### Text shown
TranslationI can answer only one point in your previous letter in any detail. Your allegation that I treat my followers like patients is demonstrably untrue. In Vienna I am reproached for the exact opposite. I am held responsible for the misconduct of Stekel and Adler1; in reality I have not said one word to Stekel about his analysis since it was concluded some ten years ago,2 nor have I made any use of analysis with Adler, who was never my patient. Any analytical remarks I have made about them were addressed to others and for the most part at a time when we had ceased to associate with one another. In building your construction on this foundation you have made matters as easy for yourself as with your famous "Kreuzlingen gesture."3
Otherwise your letter cannot be answered. It creates a situation that would be difficult to deal with in a personal talk and totally impossible in correspondence. It is a convention among us analysts that none of us need feel ashamed of his own bit of neurosis. But one who while
1Associates of Freud in the Wednesday Psychological Society, formed in 1902, which became the Vienna Psychoanalytic Society in 1908. See footnotes to Jung's letter to Freud of 18 December 1912.
2Wilhelm Sekel was originally Freud's patient.
3In May 1912, Freud visited a colleague at Kreuzlingen, not far from Zurich, and because of a communication mix up, did not visit Jung. Feeling greatly slighted, Jung called the incident the "Kreuzlingen gesture," and the resulting mutual ill feeling played a part in the break between him and Freud.

### The data

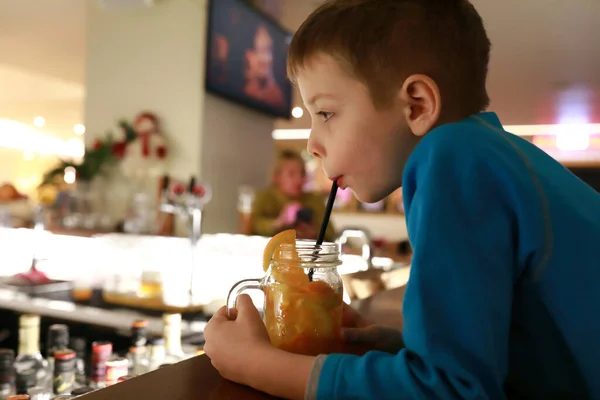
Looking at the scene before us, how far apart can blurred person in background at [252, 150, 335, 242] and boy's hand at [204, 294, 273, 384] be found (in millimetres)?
2240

### What is needed
Rewrite the stretch of the translated letter from "3In May 1912, Freud" through "him and Freud.", replacing "slighted" with "offended".

### Exercise result
3In May 1912, Freud visited a colleague at Kreuzlingen, not far from Zurich, and because of a communication mix up, did not visit Jung. Feeling greatly offended, Jung called the incident the "Kreuzlingen gesture," and the resulting mutual ill feeling played a part in the break between him and Freud.